Standard & Poor’s Ratings Services has assigned its ‘A-‘ foreign currency senior unsecured debt rating to Czech Export Bank’s (CEB; foreign currency A-/Stable/A-2; local currency A+/Stable/A-1) upcoming US$150mn bond maturing on November 5, 2008.
“CEB is an integral part of the economic and export promotion policy of the Czech government,” says Standard & Poor’s credit analyst Kristel Richard. “As such, it is responsible for providing preferential medium and long-term loans to promote Czech exports, assisting Czech exporters in competing in foreign markets, and providing additional export financing services such as bank guarantees and short-term credit.”

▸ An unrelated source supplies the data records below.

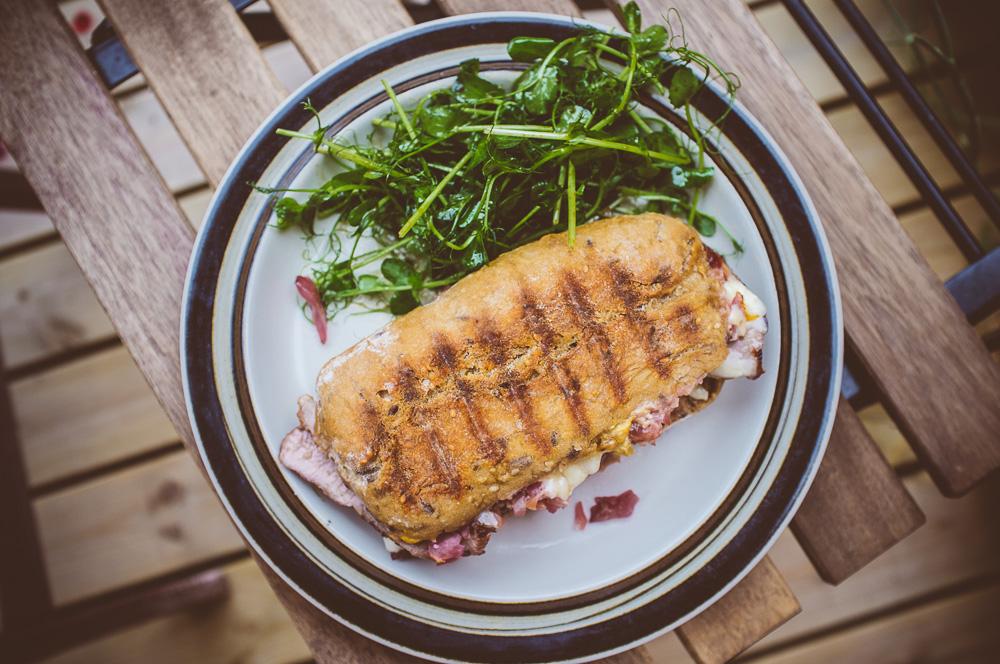 Panini med vildsvinsytterfilé med surrödkål, dijonsenap, ärtskott, cheddarost och plommonsås.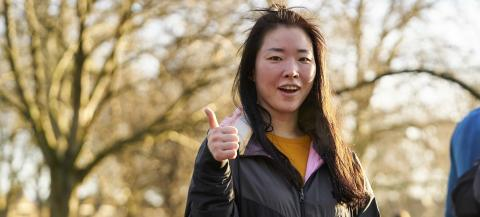 young female volunteer in a park giving a thumbs up
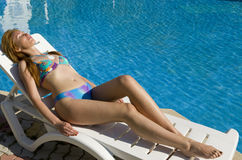 Woman tans. In chaise lounge at pool royalty free stock photography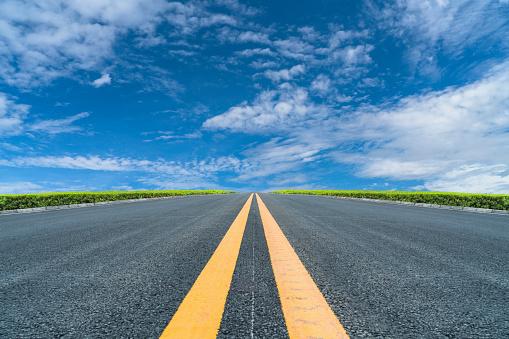 empty asphalt road to horizon under cloudy sky.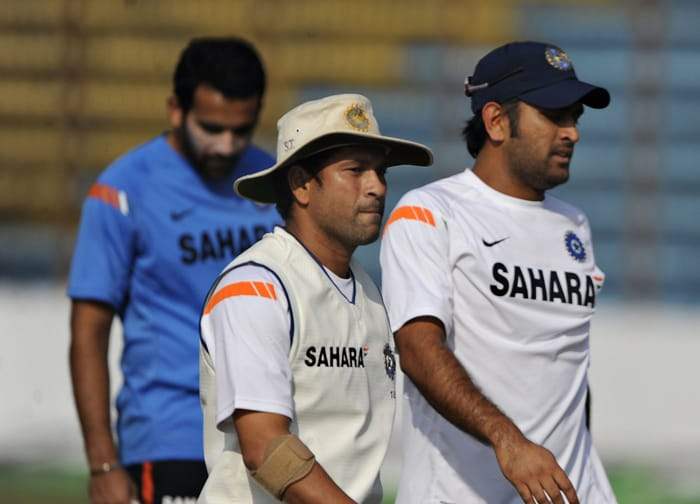 Mahendra Singh Dhoni (R) and his teammates Sachin Tendulkar (C) and Zaheer Khan (L) leave the field after a practice session at Zohur Ahmed Chowdhury Stadium in Chittagong. Dhoni has been ruled out of the first Test due to a back spasm. (AFP PHOTO)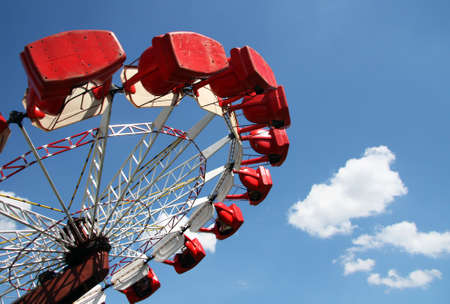 Carousel on blue sky with white clouds photo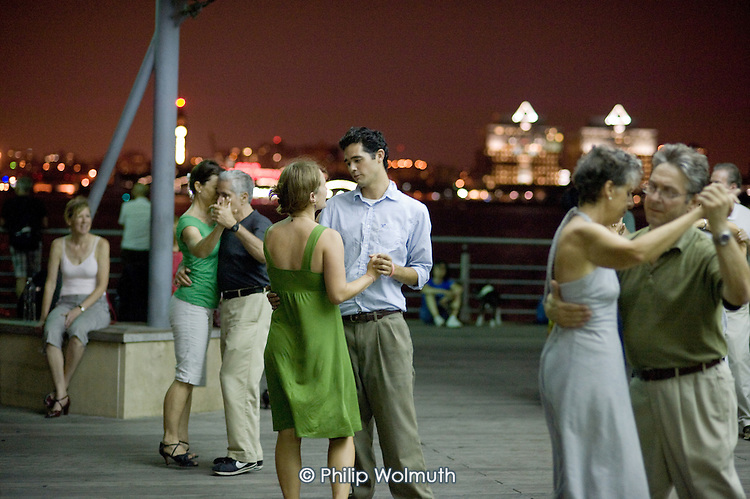 Night-time dancers and onlookers on a pier in West Village district of Manhattan, New York, overlooking the Hudson River and New Jersey river bank.
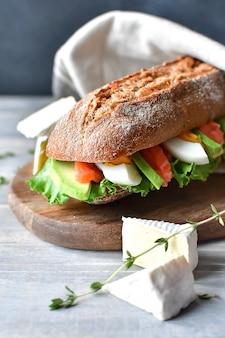 Panino con salame e formaggio su un piatto di legno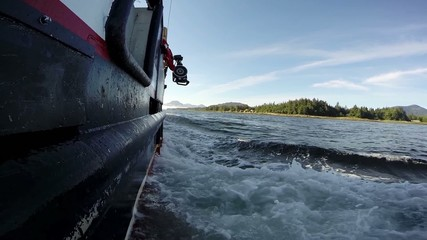 First person POV of fishing boat on river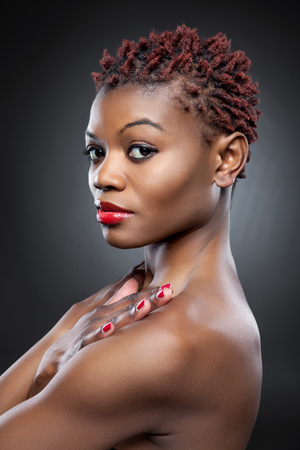 spiky hair: Black beauty with short spiky red hair Stock Photo
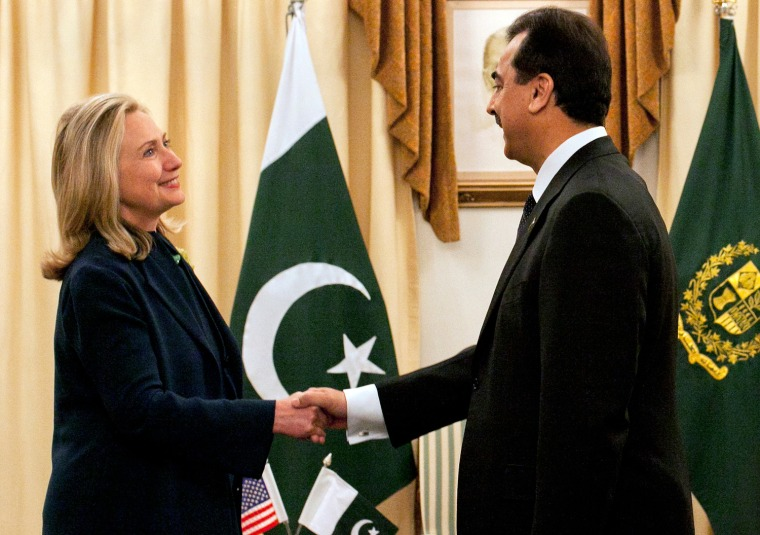 Image: Pakistan's PM Gilan greets U.S. Secretary of State Clinton at the prime minister's residence in Islamabad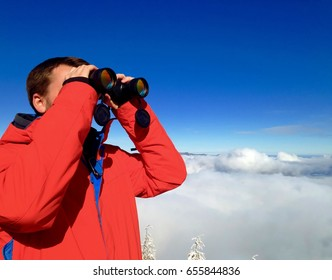 Man with binoculars watching mountains in winter.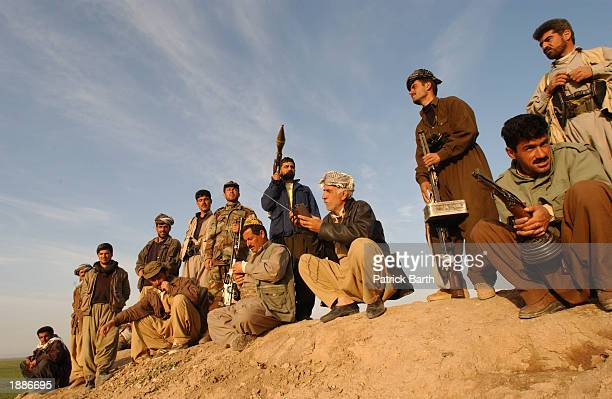 Kurdish Peshmerga fighters follow the news and observe the coalition bombing campaign as they overlook the positions of the Iraqi army, March 30,...
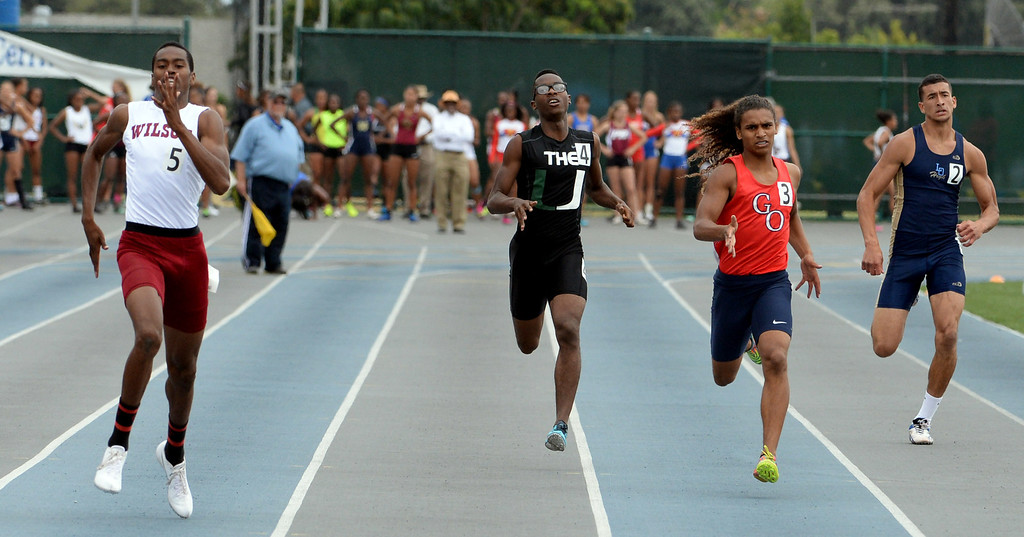 . Wilson\'s Kemonie Briggs, left, along with Upland\'s Antonio Woodard competes in the division 1 400 meters race during the CIF Southern Section track and final Championships at Cerritos College in Norwalk, Calif., Saturday, May 24, 2014.   (Keith Birmingham/Pasadena Star-News)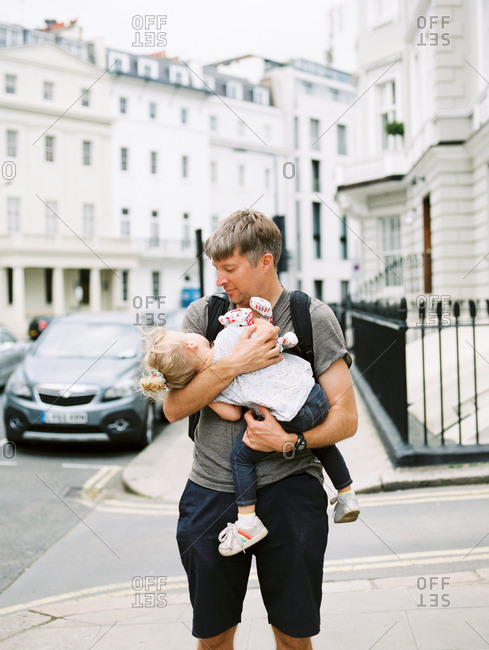 Father carrying little girl in arms on city street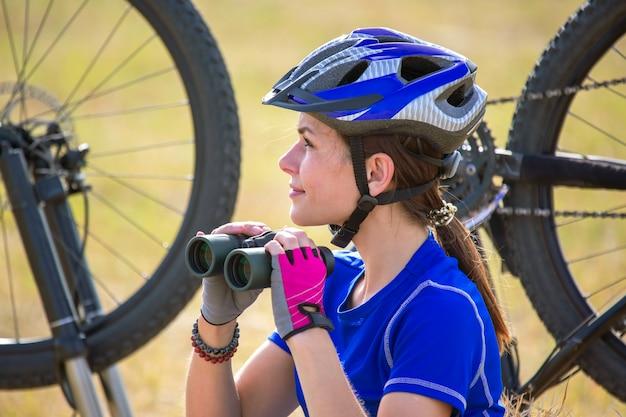 자전거의 배경에 손에 쌍안경으로 아름 다운 여자 사이클.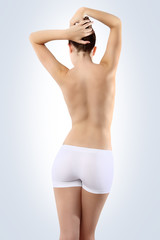 Body of woman ass and back on white background
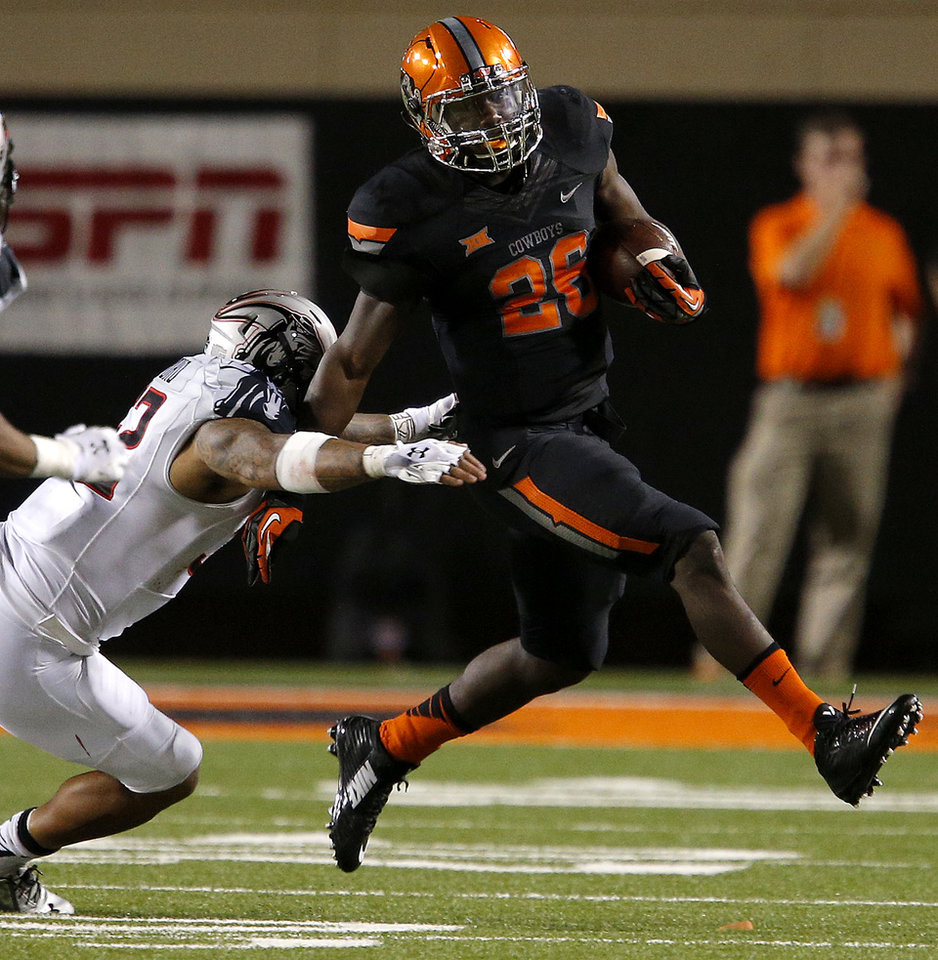 Photo - Oklahoma State's Desmond Roland (26) tries to get past Texas Tech's V.J. Fehoko (52) during a college football game between the Oklahoma State Cowboys (OSU) and the Texas Tech Red Raiders at Boone Pickens Stadium in Stillwater, Okla., Thursday, Sept. 25, 2014. Photo by Bryan Terry, The Oklahoman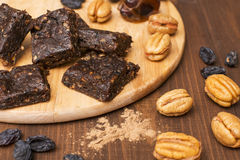 Chocolate candy at home with dates. Nuts and raisins Stock Photo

The ratings on CEB are based on the unconditional and irrevocable guarantee extended by the Czech Republic (foreign currency A-/Stable/A-2; local currency A+/Stable/A-1) to CEB and its issues, and therefore reflect the ratings on the sovereign. The bank’s obligations are assumed for the purpose of providing preferential export financing and are, by law, guaranteed by the state.
The stable outlook on CEB reflects that on the Czech Republic. “It is expected that CEB will continue to play an important role in the Czech government’s economic development plans and policies,” Richard says. “This should enable the bank to maintain its public-law status and, therefore, its credit support from the sovereign’s guarantee.”